ARTICLE:
This repository contains the prototype of Cloud Oracles
proposed in CIDR'24.
See below for implementation and experiment details for precomputing and querying cloud oracles.
@inproceedings{cidr_2024/cloud_oracle,
author = {Tiemo Bang and Conor Power and Siavash Ameli and Natacha Crooks and Joseph M. Hellerstein},
title = {Optimizing the cloud? Don’t train models. Build oracles!},
booktitle = {14th Annual Conference on Innovative Data Systems Research, {CIDR} 2024 Chaminade, USA, January 14-17, 2024},
publisher = {{www.cidrdb.org}},
year = {2024},
url = {{https://www.cidrdb.org/cidr2024/papers/p47-bang.pdf}}
}
The Hydroflow program in the precomputation directory demonstrates how to precompute Cloud Oracles for fault-tolerant object placement.
Specifically, this program implements the enumeration and filtering logic of §3.1 for: Placement of an object in 2 data centers 200km apart that minimizes the latency for writing to both data centers and reading from either.
Note that, this prototype uses synthetic data!
There are several variants.
Monolith - Enumeration Only
implements the logic of enumerating placement decisions and applying the distance constraint.
Monolith
additionally filters the enumerated decision by computing which decisions have dominated access latency and hence are never a good choice. Both these variants are monolithic in that they yield highly optimized but single-threaded executables. A parallel variant, which will execute the precomputation in data-parallel and pipelined stages, is pending -- see parallel
branch.
Install the rust, e.g., via rustup (for Linux/Mac:curl --proto '=https' --tlsv1.2 -sSf https://sh.rustup.rs | sh
).
cd precomputation
cargo run -r -- --output_dir=../results
This command compiles Hydroflow program in release mode, executes the experiment, and write the result in to results/precomputation/precomputation.csv.
The experiment computes a number of Cloud Oracles for different numbers of data centers hosting object stores (num_d
) and data centers hosting client applications that access the objects (num_c
).

TASK LIST:
(1) Name every author listed in the citation in the Cloud Oracles README.
(2) Based on the Cloud Oracles README, is each statement true? Answer yes or no and quote the words that decide it.
(a) The prototype runs on real data.
(b) Both Monolith variants produce single-threaded executables.
(c) The parallel variant is already finished.
(3) Carry on writing the Cloud Oracles README from the point where it ends.

[Data items]
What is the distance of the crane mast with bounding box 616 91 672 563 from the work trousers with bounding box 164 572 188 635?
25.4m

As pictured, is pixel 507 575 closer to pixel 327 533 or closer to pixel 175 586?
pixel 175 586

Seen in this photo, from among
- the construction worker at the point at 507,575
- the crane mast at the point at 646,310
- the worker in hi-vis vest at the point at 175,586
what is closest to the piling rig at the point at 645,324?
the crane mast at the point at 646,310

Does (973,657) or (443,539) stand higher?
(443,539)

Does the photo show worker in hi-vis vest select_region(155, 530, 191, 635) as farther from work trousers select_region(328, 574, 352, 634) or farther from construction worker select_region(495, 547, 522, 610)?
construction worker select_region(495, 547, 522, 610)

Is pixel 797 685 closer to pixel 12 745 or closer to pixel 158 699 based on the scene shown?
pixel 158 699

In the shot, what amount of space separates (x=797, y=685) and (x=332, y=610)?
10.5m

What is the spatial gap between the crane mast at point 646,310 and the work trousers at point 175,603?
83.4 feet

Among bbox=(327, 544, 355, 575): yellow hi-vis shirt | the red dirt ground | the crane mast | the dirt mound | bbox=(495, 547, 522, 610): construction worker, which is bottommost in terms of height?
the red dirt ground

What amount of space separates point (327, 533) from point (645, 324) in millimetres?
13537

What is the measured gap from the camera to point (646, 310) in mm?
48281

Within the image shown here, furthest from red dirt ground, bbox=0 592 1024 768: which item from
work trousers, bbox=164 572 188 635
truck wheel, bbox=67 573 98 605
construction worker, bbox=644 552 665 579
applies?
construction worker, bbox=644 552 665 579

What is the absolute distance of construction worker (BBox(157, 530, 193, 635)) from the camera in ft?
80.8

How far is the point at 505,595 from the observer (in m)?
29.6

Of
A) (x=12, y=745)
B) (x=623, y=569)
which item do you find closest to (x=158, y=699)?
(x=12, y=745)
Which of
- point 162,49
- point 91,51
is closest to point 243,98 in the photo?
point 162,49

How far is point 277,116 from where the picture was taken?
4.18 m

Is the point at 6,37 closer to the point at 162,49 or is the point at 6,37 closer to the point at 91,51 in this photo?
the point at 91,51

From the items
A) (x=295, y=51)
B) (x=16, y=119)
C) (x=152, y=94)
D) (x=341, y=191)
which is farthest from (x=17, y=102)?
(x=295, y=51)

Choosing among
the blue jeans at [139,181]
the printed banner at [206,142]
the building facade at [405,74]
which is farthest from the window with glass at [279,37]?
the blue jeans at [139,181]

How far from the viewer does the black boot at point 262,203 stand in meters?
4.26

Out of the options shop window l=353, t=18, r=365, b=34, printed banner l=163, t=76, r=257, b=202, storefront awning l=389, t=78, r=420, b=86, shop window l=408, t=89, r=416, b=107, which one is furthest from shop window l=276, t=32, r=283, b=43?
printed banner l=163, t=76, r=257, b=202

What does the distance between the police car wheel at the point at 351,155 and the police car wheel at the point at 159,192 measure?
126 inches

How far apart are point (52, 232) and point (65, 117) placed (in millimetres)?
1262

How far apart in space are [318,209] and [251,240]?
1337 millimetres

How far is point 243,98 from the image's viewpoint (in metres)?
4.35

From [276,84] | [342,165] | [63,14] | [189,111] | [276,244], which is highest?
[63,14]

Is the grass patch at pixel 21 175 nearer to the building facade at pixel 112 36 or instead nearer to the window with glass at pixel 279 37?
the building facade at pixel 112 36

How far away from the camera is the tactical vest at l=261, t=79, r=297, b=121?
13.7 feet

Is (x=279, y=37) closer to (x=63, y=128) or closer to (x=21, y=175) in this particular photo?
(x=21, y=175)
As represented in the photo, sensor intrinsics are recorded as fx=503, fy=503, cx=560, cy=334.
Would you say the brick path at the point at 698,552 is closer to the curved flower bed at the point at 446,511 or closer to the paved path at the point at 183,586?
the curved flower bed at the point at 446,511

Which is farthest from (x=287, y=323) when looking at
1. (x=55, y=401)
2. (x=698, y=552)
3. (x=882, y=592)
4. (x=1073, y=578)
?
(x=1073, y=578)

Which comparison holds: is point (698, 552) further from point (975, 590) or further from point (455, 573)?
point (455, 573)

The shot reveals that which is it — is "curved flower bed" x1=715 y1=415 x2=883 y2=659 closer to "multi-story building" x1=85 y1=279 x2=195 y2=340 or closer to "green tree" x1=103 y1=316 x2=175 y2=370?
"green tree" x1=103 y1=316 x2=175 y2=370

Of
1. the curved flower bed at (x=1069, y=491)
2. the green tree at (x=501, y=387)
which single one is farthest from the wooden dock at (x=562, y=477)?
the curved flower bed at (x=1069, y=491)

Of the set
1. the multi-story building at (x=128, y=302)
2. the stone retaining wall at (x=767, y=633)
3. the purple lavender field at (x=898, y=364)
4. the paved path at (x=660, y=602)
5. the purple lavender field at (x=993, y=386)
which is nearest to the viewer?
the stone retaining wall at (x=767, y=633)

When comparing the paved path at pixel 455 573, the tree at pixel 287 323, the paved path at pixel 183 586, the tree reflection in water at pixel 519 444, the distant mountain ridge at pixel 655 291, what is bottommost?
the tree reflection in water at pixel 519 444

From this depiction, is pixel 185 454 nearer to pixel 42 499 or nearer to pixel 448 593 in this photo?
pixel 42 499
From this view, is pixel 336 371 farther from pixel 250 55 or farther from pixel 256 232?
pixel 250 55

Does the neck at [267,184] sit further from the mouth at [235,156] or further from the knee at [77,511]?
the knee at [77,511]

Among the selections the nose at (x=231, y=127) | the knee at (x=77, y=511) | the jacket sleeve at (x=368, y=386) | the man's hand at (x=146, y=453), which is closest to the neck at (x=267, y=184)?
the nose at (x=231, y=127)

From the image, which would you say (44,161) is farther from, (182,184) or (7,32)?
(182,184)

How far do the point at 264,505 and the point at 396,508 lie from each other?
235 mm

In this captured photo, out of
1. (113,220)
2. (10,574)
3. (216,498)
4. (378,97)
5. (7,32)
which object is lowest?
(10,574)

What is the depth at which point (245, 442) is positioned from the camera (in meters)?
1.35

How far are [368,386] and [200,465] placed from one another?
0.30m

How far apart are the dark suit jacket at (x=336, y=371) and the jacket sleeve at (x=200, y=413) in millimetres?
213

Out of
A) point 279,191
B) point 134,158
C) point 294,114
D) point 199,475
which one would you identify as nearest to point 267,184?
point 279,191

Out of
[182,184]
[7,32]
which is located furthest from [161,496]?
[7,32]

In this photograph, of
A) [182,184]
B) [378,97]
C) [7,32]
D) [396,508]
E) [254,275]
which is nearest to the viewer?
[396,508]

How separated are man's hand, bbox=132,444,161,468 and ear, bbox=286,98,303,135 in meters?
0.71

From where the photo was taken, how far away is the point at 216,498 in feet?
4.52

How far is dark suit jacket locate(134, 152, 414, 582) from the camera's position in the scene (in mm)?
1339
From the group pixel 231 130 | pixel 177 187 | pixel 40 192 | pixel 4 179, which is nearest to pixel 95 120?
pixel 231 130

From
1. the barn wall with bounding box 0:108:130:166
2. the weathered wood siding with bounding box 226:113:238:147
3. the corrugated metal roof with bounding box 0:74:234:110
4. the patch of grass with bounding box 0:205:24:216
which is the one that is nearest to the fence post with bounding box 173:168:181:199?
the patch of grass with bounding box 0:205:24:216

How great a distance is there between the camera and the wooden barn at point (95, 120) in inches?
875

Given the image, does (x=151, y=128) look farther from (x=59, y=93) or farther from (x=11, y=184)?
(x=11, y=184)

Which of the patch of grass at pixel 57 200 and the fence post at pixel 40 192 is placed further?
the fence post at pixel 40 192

ANSWER SET:
(1) Tiemo Bang, Conor Power, Siavash Ameli, Natacha Crooks, Joseph M. Hellerstein

(2)
(a) No: "Note that, this prototype uses synthetic data!"
(b) Yes: "Both these variants are monolithic in that they yield highly optimized but single-threaded executables."
(c) No: "A parallel variant, which will execute the precomputation in data-parallel and pipelined stages, is pending"

(3)
These parameters are hard-coded in main.rs according to the experiments in the CIDR publication.
The python package in oracle_python
implements several online optimization tasks of cloud oracles: scenario planning via simulation, and migration planning under workload drift.
The query logic on top of the precomputed look-up structure is implemented in queries
as specified in §3.2, §3.3, §3.4 of the paper, respectively.
The experiments in experiment are specified likewise.
In the subdirectories, you will find for each use case the experiment definitions in use_case_X.py
and the setup logic in experiment_X.py
.
Note that, the experiments use synthetic data!
cd oracle_python
python -m pip install .
python -m cloud_oracle_prototype --all --output-dir results
This executes all experiments of the CIDR publication. Alternatively, experiments can be run individually, see python -m cloud_oracle_prototype --help
.
The GPU- or MPS- based experiments are only executed if the according hardware is detected.
See results.ipynb for plotting. It assumes all result are stored the in results directory and according subdirectories of the experiments.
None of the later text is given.